Extrait cité –
Il avait écrit auparavant, dans une publication moins diffusée6, ce qui fait que je n'en parle qu'en passant :

"De Audiberti à Darrieusecq, en passant par des "militants" discrets mais gigantesques, comme Jacques Sternberg ou Philippe Curval, il y a bien une tradition française pour à la fois célébrer les noces des Sciences et des Arts, et vouloir abolir les frontières entre les territoires de la littérature.
Après avoir fait de l'Amérique du sud un vaste champ pour ses expérimentations – elle y officiait sous le nom de code de "réalisme magique" – cette Esthétique de la Fusion s'impose enfin en Europe.
Plus récemment7, il ajoute :
"Il y avait, dans ce petit livre (Sympathies for the Devil), un condensé et une merveilleuse illustration de tout ce en quoi je croyais, quant à l’avenir de la science-fiction et à ce que j’avais théorisé ici ou là sous le vocable d’esthétique de la fusion — expression reprise d’ailleurs par l’auteur dans la présentation de l’une des cinq longues nouvelles composants ce recueil."
L'expression de Thomas Day, puisque c'est de lui qu'il s'agit, est sans doute celle-ci, en postface à la première de ces nouvelles, "Une forêt de cendres" :
"On y trouve… une certaine esthétique de la fusion, puisque le texte, bien que situé dans le futur, utilise beaucoup d'images spécifiques à la fantasy, au rock gothique et à l'horreur"8.
Ici, l'élément discriminant est constitué par des images. Comme on le voit, FV a des émules. En voici d'autres : le numéro 14 du magazine Initiales9 est sous-titré : Esthétique de la fusion. On y voit O. Girard nous présenter avec enthousiasme des éditeurs qui ne publient pas que de la SF, ou à l'inverse qui en publient un peu, F. Berthelot résumer les trente premières pages de son livre10 (encore à paraître à l'époque), ce qui m'évite de répéter ce que j'en disais ici même dernièrement11, F. Valéry lui-même nous parler de beaucoup de choses, mais en ne nous disant presque rien de l'esthétique de la fusion, T. Day nous raconter une classique histoire de science-fiction psychologique légèrement anticipatrice, Marion Mazauric évoquer enfin le sujet, mais en répétant de manière plutôt floue les lieux communs sur l'E. de la F. ("des écrivains qui souffrent des étiquettes qui contribuent à limiter leur lectorat et à réduire leurs ambitions").

Données de questions sur des scènes –

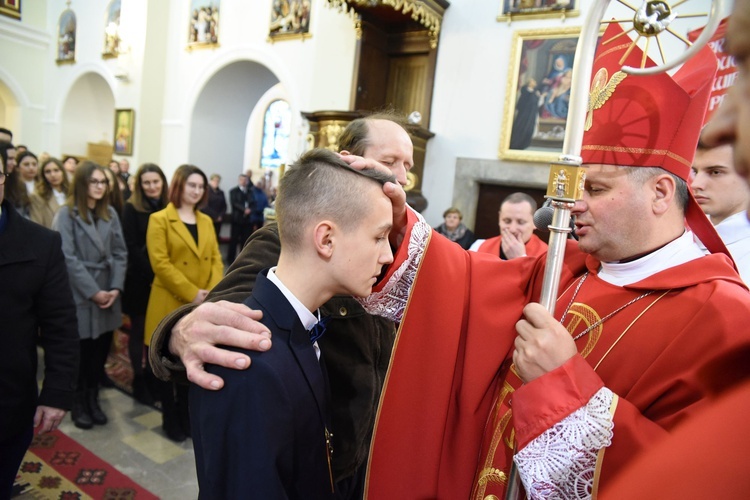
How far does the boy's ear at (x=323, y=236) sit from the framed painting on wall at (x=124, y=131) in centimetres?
1166

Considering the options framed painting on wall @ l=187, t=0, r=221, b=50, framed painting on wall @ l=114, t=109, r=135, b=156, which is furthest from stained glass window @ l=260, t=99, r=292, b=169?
framed painting on wall @ l=187, t=0, r=221, b=50

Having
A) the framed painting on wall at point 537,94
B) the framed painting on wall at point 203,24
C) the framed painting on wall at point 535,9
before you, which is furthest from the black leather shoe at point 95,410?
the framed painting on wall at point 203,24

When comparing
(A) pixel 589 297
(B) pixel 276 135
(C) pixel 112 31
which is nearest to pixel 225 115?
(C) pixel 112 31

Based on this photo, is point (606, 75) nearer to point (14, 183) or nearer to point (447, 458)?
point (447, 458)

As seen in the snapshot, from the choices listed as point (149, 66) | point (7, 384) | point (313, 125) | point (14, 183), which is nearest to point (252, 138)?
point (149, 66)

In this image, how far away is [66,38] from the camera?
45.0ft

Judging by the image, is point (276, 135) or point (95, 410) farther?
point (276, 135)

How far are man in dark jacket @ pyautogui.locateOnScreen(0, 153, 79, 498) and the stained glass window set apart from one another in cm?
1350

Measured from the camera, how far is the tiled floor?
2.97m

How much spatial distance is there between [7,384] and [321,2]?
8391 millimetres

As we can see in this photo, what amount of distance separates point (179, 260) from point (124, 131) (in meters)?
9.42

Exercice proposé –
Prolongez l'extrait sur l'esthétique de la fusion en reprenant après sa dernière phrase. Ces données proviennent d'une autre source.

Corrigé de l'exercice –
De leur côté, Raphaël Colson et André-François Ruaud, dans leur récent essai sur la SF12, décrivent, dans un chapitre titré "Comment la fusion enrichit-elle le genre ?", une "réforme stylistique et narrative féconde, fondée sur la fusion des modes narratifs" et une "nouvelle génération d'auteurs [qui] se met (...) à pratiquer l'humour, le polar ou à aborder la politique" avant de citer explicitement "l'esthétique de la fusion" et F. Valéry lui-même, puis, plus loin, évoquent, à propos du cyberpunk "... une esthétique de la fusion, avec l'intégration des techniques narratives du roman noir"13. Là, l'argumentation mélange les niveaux, soit la forme (stylistique, mode narratif), soit le ton (humour), soit le fond (polar, politique) : les notions employées sont bien peu précisées, et on y trouve pas beaucoup de "fusion".
Ugo Bellagamba surenchérit, dans une interview par Etienne Barillier sur le site de SF-Mag14. Plus tard cependant, dans une page de son blog datée de novembre 200415, il revient un peu en arrière, avec bon sens :
"Faire de l'absence de catégories… une catégorie. Signe de temps, rançon du succès, les rebelles d'hier sont les conformistes d'aujourd'hui, peut-être les autorités de demain. Il faut prendre du recul, je crois."
Jean-Louis Trudel, dans son propre blog16, évoque
"cette esthétique de la fusion que Francis Valéry et lui [Gilles Dumay, note de Giangi] prêchaient naguère... C'était donc conçu au départ comme un texte transcendant les genres et reposant surtout sur la force du verbe et de l'imagination".
Ces sept derniers mots ressemblent assez à une définition générale de la littérature… À propos de "Privés de futur", Pascal Blatter écrit :
"En plein dans l'esthétique de la fusion, prônant le mariage des genres et la chute des étiquettes"17.
Laurent Quessy dans son blog18, à propos d'Atomic Bomb, de Colin-Calvo :
"C'est jouissif, passionnant, prenant, riche et moderne. Voici peut-être le meilleur prototype de ce que Valéry et Dumay appellent de leur voeux sous le terme Esthétique de la fusion."
Francis Berthelot :
"Les auteurs pratiquent de plus en plus ce que Francis Valéry a nommé l’esthétique de la fusion, mélangeant non seulement les catégories de l’imaginaire, mais y incorporant des éléments empruntés au polar, et vice versa. Cette problématique s’étendant jusqu’à la littérature générale, j’ai fini par poser le concept de transfictions, pour donner un début d’identité aux nombreux ouvrages qui résistent à toute classification."19.
Revoici le "mélange", appliqué aux catégories de l'imaginaire, mais mâtiné de polar. Enfin Francis Valéry lui-même à nouveau20 :
Stolze a raison21 lorsqu'il plaide pour une littérature métissée - ce grand foutoir, cette méga partouze que j'appelle moi aussi de mes vœux lorsque je parle d' "Esthétique de la Fusion". L'enjeu est bien là : inventer une littérature transgénérique et envoyer chier les garde frontières.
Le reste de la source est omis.